Justiça condena Estado a pagar R$ 10 mil a mulher por revista vexatória em cadeia pública

Mulher foi submetida raio-x e toque, mas foi impedida de entrar na cadeia.

Por Redação  1.022
18/04/2022 09h56 – Atualizado há 13 horas

Caso aconteceu na Cadeia Pública de Miracema do Tocantins

Uma moradora da cidade de Miracema do Tocantins, localizada a 80 km de Palmas, deverá ser indenizada pelo Estado após passar por uma revista íntima vexatória ao tentar visitar o companheiro na cadeia pública do Município. Na sentença, a Justiça estipulou indenização de R$ 10 mil a título de danos morais.

“Eu cheguei cedo para visitar meu marido, eles pediram pra eu tirar toda a roupa e ficar levantando e agachando. Quando eu sentei na banqueta, ela apitou, mas não encontraram nada. Me levaram ao hospital, o médico fez o toque, o raio-x e não tinha nada, mas ainda assim não me deixaram adentrar na cadeia. Me senti muito humilhada”, conta a vítima que, no dia da revista, estava grávida de oito meses. O caso ocorreu em abril de 2017.

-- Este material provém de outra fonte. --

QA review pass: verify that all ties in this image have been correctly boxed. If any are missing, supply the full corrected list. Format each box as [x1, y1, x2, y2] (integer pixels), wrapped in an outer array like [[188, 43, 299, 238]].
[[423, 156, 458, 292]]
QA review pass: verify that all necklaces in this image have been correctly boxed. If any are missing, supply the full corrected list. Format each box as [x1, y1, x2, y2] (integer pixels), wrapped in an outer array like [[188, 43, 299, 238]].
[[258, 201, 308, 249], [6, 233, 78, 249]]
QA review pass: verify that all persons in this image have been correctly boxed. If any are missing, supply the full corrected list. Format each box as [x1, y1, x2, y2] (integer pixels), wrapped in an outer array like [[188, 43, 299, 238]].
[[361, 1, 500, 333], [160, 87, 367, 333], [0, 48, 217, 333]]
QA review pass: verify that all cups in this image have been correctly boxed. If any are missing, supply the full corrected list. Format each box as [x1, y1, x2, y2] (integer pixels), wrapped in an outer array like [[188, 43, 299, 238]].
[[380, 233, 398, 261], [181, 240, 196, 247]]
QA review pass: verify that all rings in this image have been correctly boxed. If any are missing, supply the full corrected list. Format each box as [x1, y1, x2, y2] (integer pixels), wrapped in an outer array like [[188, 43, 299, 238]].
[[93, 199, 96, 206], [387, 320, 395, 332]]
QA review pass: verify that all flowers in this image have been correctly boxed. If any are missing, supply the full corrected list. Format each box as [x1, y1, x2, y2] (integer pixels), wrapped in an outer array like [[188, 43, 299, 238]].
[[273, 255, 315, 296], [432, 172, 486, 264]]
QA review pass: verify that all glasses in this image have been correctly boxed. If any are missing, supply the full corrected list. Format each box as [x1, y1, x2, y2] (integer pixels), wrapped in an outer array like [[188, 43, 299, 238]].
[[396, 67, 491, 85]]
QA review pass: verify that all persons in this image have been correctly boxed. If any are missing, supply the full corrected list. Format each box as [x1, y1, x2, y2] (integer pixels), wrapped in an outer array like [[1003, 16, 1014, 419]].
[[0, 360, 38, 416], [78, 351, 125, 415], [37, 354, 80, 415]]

A defensora pública Franciana Di Fátima, que atuou no caso em defesa da moradora, avalia como relevante a decisão da Justiça: “Essa decisão vem reforçar a proibição dessa prática de violência institucionalizada, que afronta os direitos humanos, especialmente das mulheres, tendo em vista que avilta sua intimidade e integridade física de forma absolutamente desarrazoada e desproporcional. Tal prática é uma violação da dignidade da pessoa humana e o Estado deve sim, ser responsabilizado”, destacou.

Medida proibida

Conforme Portaria nº 1.014 de 15 de outubro de 2013, da Secretaria Estadual da Cidadania e Justiça (Seciju), é proibido qualquer tipo de revista invasiva ou constrangedora que submeta a condições vexatórias, como a nudez ou posições que exponham a intimidade ou privacidade do visitante, é proibida.

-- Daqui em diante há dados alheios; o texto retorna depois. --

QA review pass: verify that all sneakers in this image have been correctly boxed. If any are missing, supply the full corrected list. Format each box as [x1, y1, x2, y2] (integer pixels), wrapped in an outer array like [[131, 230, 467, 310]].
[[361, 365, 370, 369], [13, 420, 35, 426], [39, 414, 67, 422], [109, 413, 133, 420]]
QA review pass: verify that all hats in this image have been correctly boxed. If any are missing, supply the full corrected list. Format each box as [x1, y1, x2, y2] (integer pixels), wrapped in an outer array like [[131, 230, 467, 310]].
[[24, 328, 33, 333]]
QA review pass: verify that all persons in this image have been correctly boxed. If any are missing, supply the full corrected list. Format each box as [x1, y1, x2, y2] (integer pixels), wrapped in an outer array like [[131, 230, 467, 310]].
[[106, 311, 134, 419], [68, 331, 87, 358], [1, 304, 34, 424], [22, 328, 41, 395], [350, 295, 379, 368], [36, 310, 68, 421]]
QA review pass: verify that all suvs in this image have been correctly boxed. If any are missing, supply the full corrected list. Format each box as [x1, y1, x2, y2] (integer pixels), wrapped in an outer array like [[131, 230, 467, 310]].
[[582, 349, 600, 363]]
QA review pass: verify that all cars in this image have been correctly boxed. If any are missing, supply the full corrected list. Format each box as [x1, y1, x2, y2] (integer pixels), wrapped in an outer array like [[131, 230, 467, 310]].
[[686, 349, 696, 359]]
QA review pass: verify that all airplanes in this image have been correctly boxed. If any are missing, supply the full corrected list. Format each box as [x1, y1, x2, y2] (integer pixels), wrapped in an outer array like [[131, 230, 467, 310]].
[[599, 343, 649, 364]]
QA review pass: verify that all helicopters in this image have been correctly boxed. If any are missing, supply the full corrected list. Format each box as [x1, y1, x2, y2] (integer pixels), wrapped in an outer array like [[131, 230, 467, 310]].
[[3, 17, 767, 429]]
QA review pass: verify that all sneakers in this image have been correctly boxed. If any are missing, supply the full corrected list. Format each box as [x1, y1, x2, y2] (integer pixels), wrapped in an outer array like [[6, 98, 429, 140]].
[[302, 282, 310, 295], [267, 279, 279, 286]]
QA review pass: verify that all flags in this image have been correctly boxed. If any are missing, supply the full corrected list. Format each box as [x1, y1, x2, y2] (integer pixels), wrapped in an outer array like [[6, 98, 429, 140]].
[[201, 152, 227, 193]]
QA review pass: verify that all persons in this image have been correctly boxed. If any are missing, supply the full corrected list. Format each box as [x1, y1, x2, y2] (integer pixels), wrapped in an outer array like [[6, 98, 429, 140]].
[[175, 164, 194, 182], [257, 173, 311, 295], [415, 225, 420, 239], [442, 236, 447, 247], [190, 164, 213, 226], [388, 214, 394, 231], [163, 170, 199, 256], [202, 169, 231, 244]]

Conforme a defensora pública Franciana Di Fátima, o recomendado é que as revistas sejam realizadas com a utilização de equipamentos tecnológicos, que não necessitem a exposição do corpo e da intimidade dos visitantes, com o uso de scanners ou detectores de metais ou ainda revistas nas pessoas encarceradas. A decisão é de fevereiro deste ano e a assistida foi informada na semana passada.